Arrow-right Camera
The Spokesman-Review Newspaper
Spokane, Washington  Est. May 19, 1883

Jim Kershner’s this day in history

From our archives, 100 years ago

Erick Lackso, a 29-year-old Finn, took “three pulls from a Chinaman’s pipe.”

The opium made him feel good. A little too good. He proceeded to bid his companions goodbye, hand a quarter to a man he didn’t know, and roll off the bank of the Spokane River into the water.

When a Spokane policeman encountered him, he was running along Trent Avenue in hopes of catching up with his hat, which was floating downstream.

The officer informed Lackso that attempting suicide was a penitentiary offense. Lackso assured the officer that he had no intention of committing suicide. In fact, he said he was shocked to find himself in the river, which was, to his immense surprise, “wet and very cold.”

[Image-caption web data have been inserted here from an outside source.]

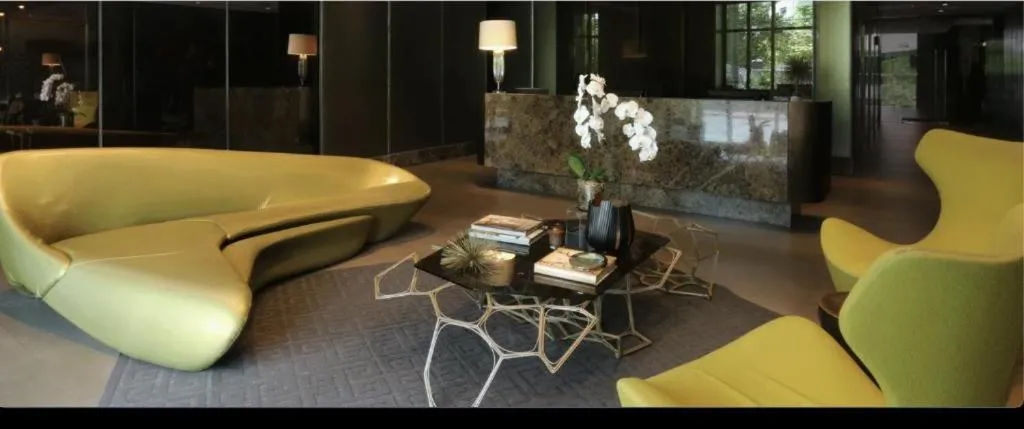 One Bedroom with Netflix at Legaspi Village Makati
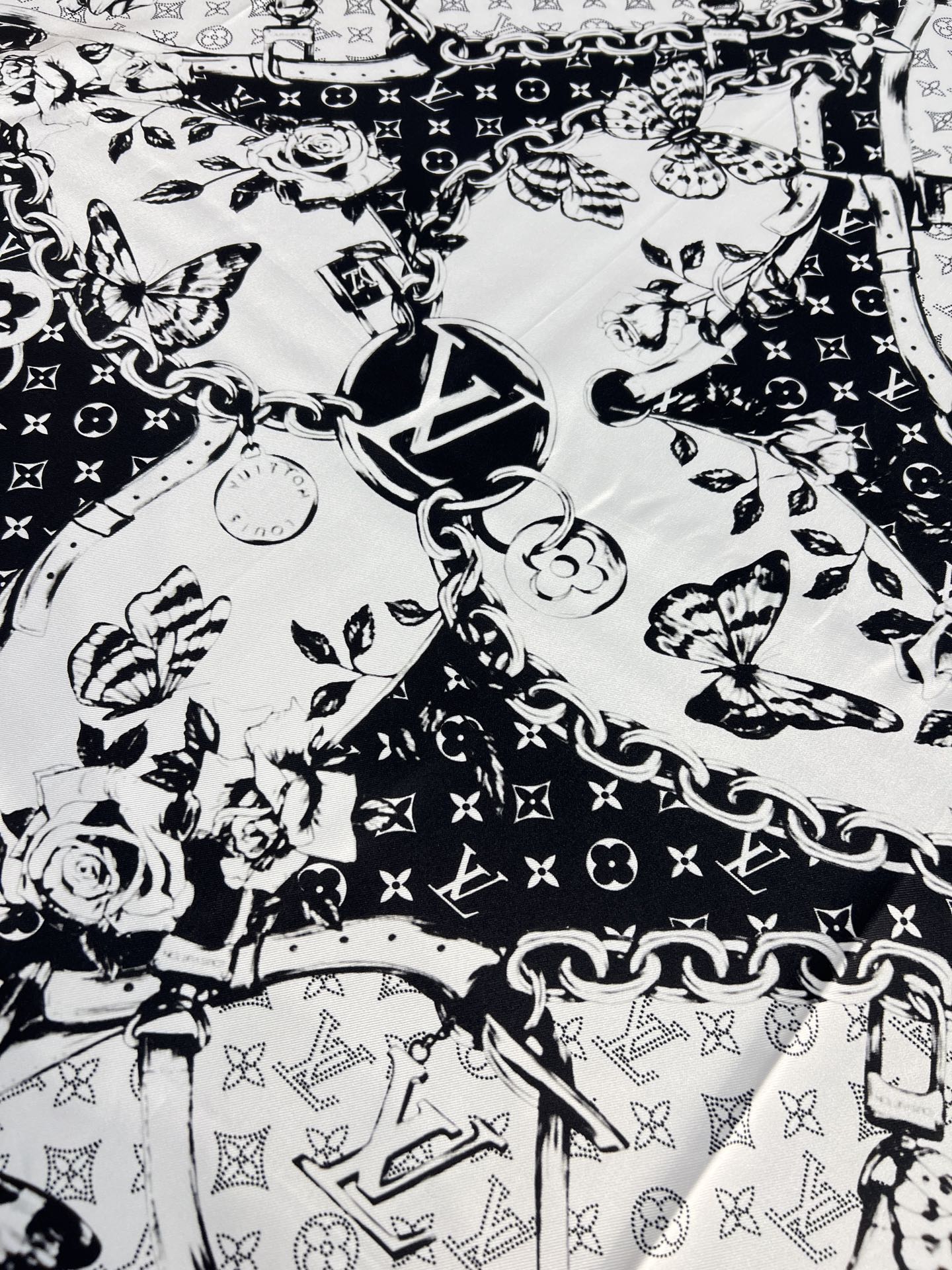Louis Vuitton 路易威登标识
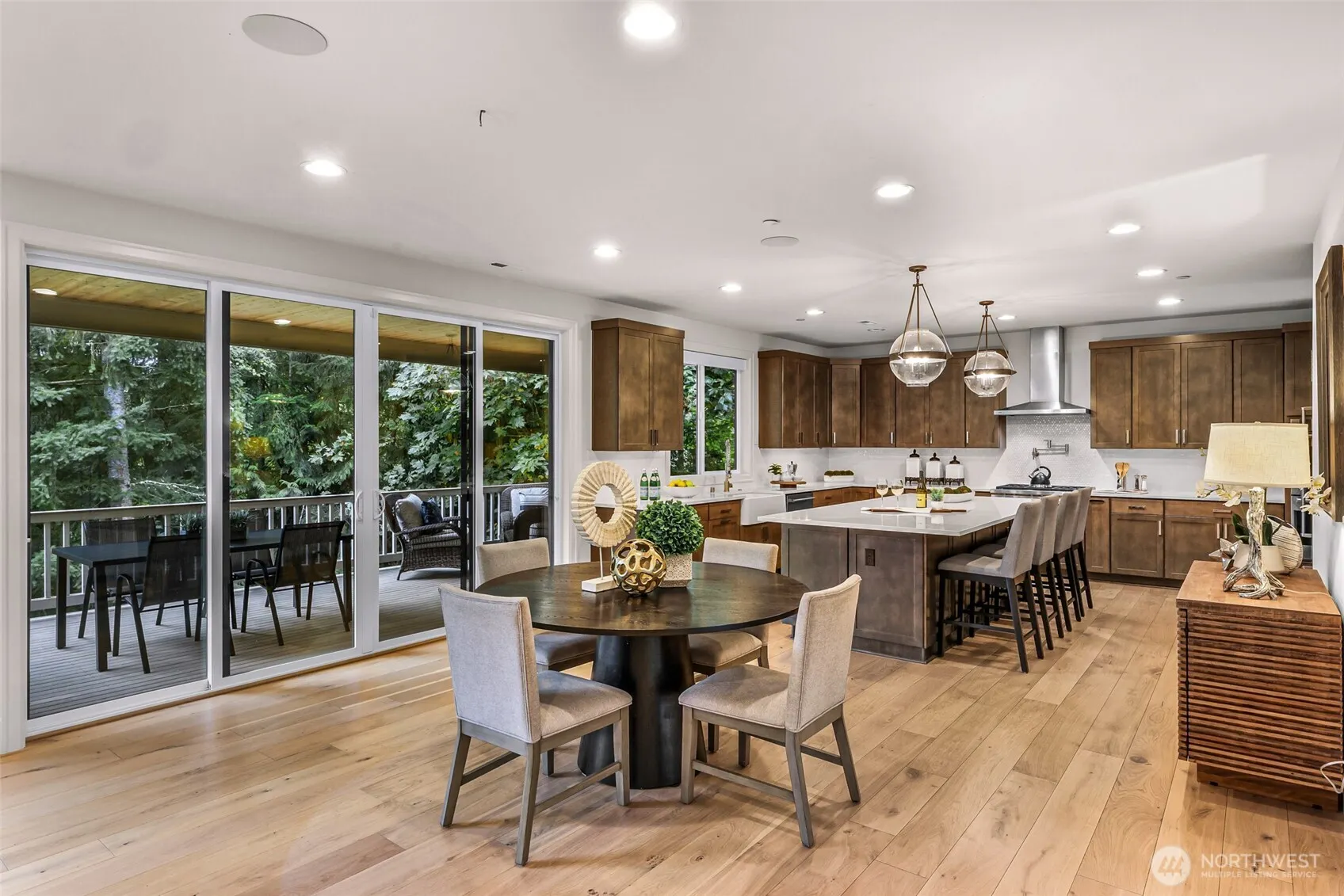 7709 216th Avenue NE, Redmond, WA 98053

The officer arrested him for vagrancy.

From the vaudeville beat: Racy Kilmer, a young Spokane man, made a name for himself on the vaudeville circuit as a member of the “Three Varsity Fellows.” He had been singing and dancing on the Orpheum circuit for a year and half.

But he announced that he was saying goodbye to show business. He planned to return to Spokane and join the family business, the Kilmer Hardware Co.